Create effects with Layer Styles

Layer Styles, known as Layer Effects in Photoshop 5.0 and 5.5, allow you to apply one of several pre-defined affects, like drop shadow, bevel and emboss, and pattern overlay, to an entire transparent layer in your image.

Each Layer Style has its own set of properties that you can tweak. For example, a huge dialog box with options controls the Drop Shadow Layer Style.

  • Choose a Blending mode and the opacity of your shadow.
  • Click on the black box to bring up the color picker and choose any color you want for the shadow.
  • Select the direction of the light source and even specify that every layer that uses the Drop Shadow layer effect will use the same light source.
  • Specify how far the shadow is from the object.
  • Intensify and blue the shadow.

In Photoshop 6, you can create and save your own custom layer styles to use repeatedly. As you become more familiar with layers, be sure to take some time to practice with layer styles and see how you can use them to quickly apply affects to your image, as well as create and reuse your own custom effects.

Take snapshots of a work in progress

Most images evolve from a rough picture to a final masterpiece. Along the way you may want to save a particular iteration of the image so you can go back to it and start again if a particular effect or editing technique doesn't produce the result you're looking for. Did you know you can use the History pallet to make taking snapshots of a work in progress that much easier?

The History palette gives you multiple levels of undo options, allowing you to step back through the changes you've made to a Photoshop file, undoing one or all of them until you reach the state you want. By default, the History palette supports 20 undos, or states. You return to the state you want by clicking it in the History palette, and your image is updated to reflect the state you've selected.

While your History pallet can support as many states for each image as you would like, each state takes up some space in your computer's RAM. If you want to take advantage of history states, but don't want to eat up all of your RAM in the process, use the snapshot feature to capture and save a state of your image in a separate file.

Creating a snapshot of a state is easy:

  1. Select the state you want to save.
  2. Click the Create New Snapshot button at the bottom of the History pallet, or choose New Snapshot from the History drop-down menu.

With the History pallet and snapshots you can keep a record of the your image as it develops and quickly revert back to a previous state.

Be more efficient with actions and batch processing

If you regularly prepare images for a particular media, such as print or the Web, you'll find that there are certain effects you apply and actions you perform to get them to a final format for a given media.

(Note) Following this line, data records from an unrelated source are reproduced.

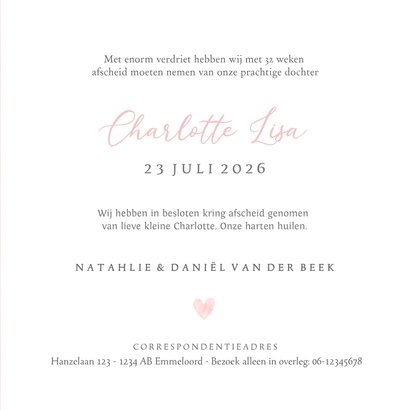 Met enorm verdriet hebben wij met 32 weken afscheid moeten nemen van onze prachtige dochter

Charlotte Lisa

23 JULI 2026

Wij hebben in besloten kring afscheid genomen van lieve kleine Charlotte. Onze harten huilen.

NATAHLIE & DANIËL VAN DER BEEK

CORRESPONDENTIEADRES
Hanzelaan 123 - 1234 AB Emmeloord - Bezoek alleen in overleg: 06-12345678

Photoshop's Actions and Batch Processing features allow you to complete regular and monotonous tasks with ease.

A Photoshop action is similar to macros you find in Microsoft Word and is as easy to create. The Actions pallet gives you the tools you need to record, save, and edit your actions so you can use them repeatedly with the click of a button. To create an action simply start recording, perform all of the activities associated with that action (changing color pallets, reducing file sizes, applying effects, etc), end the recording and save. When you run that action on another file, Photoshop does all of the work for you.

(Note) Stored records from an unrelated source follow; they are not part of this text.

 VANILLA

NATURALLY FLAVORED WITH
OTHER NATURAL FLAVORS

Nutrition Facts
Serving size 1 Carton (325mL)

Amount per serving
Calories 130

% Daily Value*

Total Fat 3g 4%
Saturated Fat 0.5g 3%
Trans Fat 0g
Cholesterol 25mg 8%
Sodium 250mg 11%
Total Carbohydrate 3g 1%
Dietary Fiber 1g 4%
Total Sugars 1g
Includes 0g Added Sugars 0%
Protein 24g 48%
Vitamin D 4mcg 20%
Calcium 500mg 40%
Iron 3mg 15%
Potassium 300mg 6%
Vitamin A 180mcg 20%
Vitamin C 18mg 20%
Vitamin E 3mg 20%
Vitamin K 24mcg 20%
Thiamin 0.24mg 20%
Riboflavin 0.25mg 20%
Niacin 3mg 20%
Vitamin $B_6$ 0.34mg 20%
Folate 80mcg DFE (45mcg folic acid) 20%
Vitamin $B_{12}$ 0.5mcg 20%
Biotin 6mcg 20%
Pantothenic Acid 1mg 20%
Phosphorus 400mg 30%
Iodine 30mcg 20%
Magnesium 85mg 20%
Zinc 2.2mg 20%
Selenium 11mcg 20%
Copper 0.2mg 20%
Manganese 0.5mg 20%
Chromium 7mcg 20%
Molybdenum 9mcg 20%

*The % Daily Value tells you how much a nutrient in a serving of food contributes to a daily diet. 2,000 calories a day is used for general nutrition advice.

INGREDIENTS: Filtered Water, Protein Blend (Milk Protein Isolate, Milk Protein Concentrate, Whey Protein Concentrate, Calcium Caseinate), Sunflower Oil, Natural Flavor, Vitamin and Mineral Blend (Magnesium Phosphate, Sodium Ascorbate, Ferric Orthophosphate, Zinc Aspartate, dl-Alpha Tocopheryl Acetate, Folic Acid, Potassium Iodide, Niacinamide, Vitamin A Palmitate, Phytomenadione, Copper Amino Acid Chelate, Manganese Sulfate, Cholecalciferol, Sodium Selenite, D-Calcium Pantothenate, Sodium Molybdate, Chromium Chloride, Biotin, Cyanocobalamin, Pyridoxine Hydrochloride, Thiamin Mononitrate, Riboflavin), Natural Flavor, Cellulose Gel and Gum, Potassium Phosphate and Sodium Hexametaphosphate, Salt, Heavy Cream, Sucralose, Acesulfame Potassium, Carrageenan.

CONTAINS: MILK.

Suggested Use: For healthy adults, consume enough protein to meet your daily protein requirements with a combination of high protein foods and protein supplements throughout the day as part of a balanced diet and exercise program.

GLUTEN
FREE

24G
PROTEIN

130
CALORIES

Batch processing allows you to apply an action to more than one file. Say you need to convert a large number of images from 300 dpi to 72 dpi and don't want to spend all day doing it. Simply create an action and then batch-process all of your images using that action.

The Batch dialog box, accessible from File > Automate > Batch, will help you setup and run a batch process. You specify an action, a folder of files to batch process, an output folder for the processed files and a naming convention. Photoshop does the rest.

If you regularly apply the same effects to images, or you need to work with a large number of files to prepare them for a particular media or publication, then actions and batch processing can make your work more efficient and consistent.